Gece yarısı gelip hakkımızda gözaltı kararı alındığını ve beni hastaneye götüreceklerini belirttiler. Gece yarısı alınan kararın saatinde 15.00 civarı yazıyordu. Zorla imzalattırarak hastaneye götürdüler. Burada darp raporu almayı umuyordum ama doktoru 15 metre öteden elimde kelepçe ve etrafımda polislerle gördüm. Doktorla konuşturulmadan geri çıkarıldık.

IŞİD şüphelileriyle aynı nezarethanede

Gözaltının ikinci günü Hatay’a götürülüp TEM şube ekiplerine teslim edildiklerini söyleyen Akman, polislerin kendilerini IŞİD şüphelileriyle aynı nezarethaneye koyduklarını söyledi:

İki kişinin ancak kalabileceği yerde dört kişi tutuluyorduk. Yanımdaki diğer üç kişi IŞİD üyesi olma iddiasıyla gözaltına alınmıştı ki bunlar sonradan tutuklandı. Buradaki ilk günümüzde bulunduğum nezaretin önüne gelen polisler herkesin duyacağı şekilde ‘Bu PKK’li’dedi. Bu şekilde beni yanımdakilere hedef göstermeyi amaçladığını düşünüyorum.

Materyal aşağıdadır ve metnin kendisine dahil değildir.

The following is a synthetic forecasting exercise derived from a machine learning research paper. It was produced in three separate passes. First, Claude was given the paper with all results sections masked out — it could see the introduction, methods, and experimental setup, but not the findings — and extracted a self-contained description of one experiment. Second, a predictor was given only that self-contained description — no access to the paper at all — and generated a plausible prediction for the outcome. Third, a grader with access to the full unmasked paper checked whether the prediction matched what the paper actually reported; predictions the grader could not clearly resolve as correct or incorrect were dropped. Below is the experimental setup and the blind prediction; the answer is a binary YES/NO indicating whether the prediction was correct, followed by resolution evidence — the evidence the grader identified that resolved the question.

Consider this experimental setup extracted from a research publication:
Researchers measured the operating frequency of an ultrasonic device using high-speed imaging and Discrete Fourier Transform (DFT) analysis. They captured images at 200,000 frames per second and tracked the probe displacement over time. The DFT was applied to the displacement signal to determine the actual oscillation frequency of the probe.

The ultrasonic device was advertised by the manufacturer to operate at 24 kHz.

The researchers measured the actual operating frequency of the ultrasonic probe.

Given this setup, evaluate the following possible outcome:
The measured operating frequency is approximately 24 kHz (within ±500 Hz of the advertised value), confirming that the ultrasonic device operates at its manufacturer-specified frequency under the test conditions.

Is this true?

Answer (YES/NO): YES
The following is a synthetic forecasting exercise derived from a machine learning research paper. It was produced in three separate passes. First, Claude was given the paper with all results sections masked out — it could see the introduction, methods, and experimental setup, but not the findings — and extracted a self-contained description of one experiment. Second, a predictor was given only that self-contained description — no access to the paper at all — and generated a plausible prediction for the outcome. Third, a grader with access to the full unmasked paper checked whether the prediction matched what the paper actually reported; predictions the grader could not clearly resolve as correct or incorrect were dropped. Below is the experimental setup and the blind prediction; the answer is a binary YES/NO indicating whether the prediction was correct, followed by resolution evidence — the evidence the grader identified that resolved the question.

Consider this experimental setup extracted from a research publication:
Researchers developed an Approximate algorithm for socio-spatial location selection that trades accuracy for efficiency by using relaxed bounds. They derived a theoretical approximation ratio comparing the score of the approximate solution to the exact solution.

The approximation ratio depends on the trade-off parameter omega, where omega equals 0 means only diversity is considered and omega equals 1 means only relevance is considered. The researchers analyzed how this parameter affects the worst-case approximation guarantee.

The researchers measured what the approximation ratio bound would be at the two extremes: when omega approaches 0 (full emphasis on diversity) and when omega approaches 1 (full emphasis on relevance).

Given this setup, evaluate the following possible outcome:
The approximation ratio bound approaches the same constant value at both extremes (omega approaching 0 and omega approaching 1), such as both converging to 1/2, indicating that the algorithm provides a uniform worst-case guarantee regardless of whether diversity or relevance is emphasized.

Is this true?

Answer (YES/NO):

Gözaltının 14. gününün akşamında ifadelerinin alındığını belirten Akman, “İfadede yaptığımız haberlerden başka bir şey sorulmadı ve bu haberler gerekçe gösterilerek terör örgütüne yardım ve yataklık, üye olmak, örgüt adına milis faaliyeti yürütmek ve casusluk suçlamaları yöneltildi. Aslında emniyette ifade vermedik, gazeteciliğin ne olduğunu anlattık. Polis hükümeti övme dışında yapılan bütün haberleri suç olarak görüyordu. Çektiğimiz manzara fotoğrafları bile suç unsuru sayıldı.Bu haberleri yapmak ne haddinize deyip duruyorlardı” diye konuştu.

Tutuklanan Alayumat’ın mesajı

Akman, kendisiyle birlikte gözaltına alındıktan sonra tutuklanan muhabir arkadaşı Erdoğan Alayumat için ise “Sırf gerçekleri yazdığı için tutuklandı” dedi. Erdoğan Alayumat’ın mesajını ise şöyle aktardı:

Erdoğan’ın tutuklama kararının hemen ardından tüm gazetecilere iletmemi istediği mesajı ile bitirmek istiyorum. Her ne olursa olsun gerçekleri yazmaktan vazgeçilmemeli. Biz gerçekleri yazmanın bedelini canlarıyla ödemiş bir gelenekten geliyoruz ve elbette bir tutuklama ile gazetecilik mesleğinin etik ve ahlakını terk edecek değiliz.